■ Provided information:
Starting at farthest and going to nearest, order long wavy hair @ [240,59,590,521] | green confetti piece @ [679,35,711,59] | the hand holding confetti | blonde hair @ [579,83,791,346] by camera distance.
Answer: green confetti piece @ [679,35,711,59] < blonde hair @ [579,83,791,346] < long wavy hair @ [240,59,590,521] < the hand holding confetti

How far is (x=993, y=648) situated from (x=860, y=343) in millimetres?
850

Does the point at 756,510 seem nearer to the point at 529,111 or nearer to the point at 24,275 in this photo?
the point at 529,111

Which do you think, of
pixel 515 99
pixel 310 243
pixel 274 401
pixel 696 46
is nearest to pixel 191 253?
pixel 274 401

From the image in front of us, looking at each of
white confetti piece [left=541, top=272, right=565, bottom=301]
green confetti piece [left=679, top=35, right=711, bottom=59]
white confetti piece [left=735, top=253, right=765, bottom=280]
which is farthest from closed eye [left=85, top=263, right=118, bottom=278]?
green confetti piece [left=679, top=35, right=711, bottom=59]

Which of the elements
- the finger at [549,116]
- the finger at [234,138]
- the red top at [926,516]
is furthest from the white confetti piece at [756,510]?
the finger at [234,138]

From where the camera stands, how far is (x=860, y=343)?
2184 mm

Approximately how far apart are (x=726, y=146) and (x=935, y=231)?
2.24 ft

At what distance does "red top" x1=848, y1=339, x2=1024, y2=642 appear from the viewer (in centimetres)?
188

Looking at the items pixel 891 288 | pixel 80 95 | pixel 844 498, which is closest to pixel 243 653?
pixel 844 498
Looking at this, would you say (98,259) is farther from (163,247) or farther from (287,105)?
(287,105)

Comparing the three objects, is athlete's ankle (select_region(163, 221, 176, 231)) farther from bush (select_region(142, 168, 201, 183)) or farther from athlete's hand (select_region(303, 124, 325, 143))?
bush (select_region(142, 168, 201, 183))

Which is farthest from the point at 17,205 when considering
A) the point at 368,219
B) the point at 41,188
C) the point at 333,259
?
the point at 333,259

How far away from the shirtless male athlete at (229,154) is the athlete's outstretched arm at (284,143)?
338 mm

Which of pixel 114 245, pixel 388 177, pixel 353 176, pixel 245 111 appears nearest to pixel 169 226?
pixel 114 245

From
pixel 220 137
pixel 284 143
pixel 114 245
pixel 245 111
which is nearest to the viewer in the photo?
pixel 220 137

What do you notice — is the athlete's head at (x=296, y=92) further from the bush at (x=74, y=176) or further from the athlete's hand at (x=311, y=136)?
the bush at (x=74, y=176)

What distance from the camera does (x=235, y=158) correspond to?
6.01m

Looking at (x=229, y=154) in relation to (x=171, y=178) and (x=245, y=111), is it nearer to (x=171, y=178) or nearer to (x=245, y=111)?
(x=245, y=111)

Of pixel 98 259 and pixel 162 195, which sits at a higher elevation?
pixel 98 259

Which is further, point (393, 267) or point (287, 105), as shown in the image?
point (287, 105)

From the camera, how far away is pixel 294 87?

■ Problem:
Reproduce the items verbatim, beginning at the line that contains "Approximately how far" and stopping after the last line of the items.

■ Result of this task:
Approximately how far apart are (x=726, y=146) and (x=935, y=231)?
2.24 ft

At what distance does "red top" x1=848, y1=339, x2=1024, y2=642 appear from the viewer (in centimetres)?
188

Looking at the items pixel 891 288 | pixel 80 95 | pixel 844 498, which is closest to pixel 243 653?
pixel 844 498
Looking at this, would you say (98,259) is farther from (163,247) or farther from (287,105)?
(287,105)

Comparing the three objects, is athlete's ankle (select_region(163, 221, 176, 231)) farther from bush (select_region(142, 168, 201, 183)) or farther from athlete's hand (select_region(303, 124, 325, 143))?
bush (select_region(142, 168, 201, 183))

Which is farthest from the point at 17,205 when considering
A) the point at 368,219
B) the point at 41,188
C) the point at 333,259
?
the point at 333,259

How far away from the shirtless male athlete at (229,154) is the athlete's outstretched arm at (284,143)?
338 mm

Which of pixel 114 245, pixel 388 177, pixel 353 176, pixel 245 111 appears nearest to pixel 169 226?
pixel 114 245

From
pixel 220 137
pixel 284 143
pixel 114 245
pixel 245 111
which is nearest to the viewer in the photo?
pixel 220 137

What do you notice — is the athlete's head at (x=296, y=92) further from the bush at (x=74, y=176) or further from the athlete's hand at (x=311, y=136)?
the bush at (x=74, y=176)

What distance from the camera does (x=235, y=158) correspond to?
6.01m

Looking at (x=229, y=154) in relation to (x=171, y=178) and (x=245, y=111), is it nearer to (x=171, y=178) or nearer to (x=245, y=111)?
(x=245, y=111)

Of pixel 98 259 and pixel 162 195, which sits at a higher elevation?
pixel 98 259

Which is further, point (393, 267) or point (287, 105), as shown in the image?
point (287, 105)

From the camera, how far away is pixel 294 87?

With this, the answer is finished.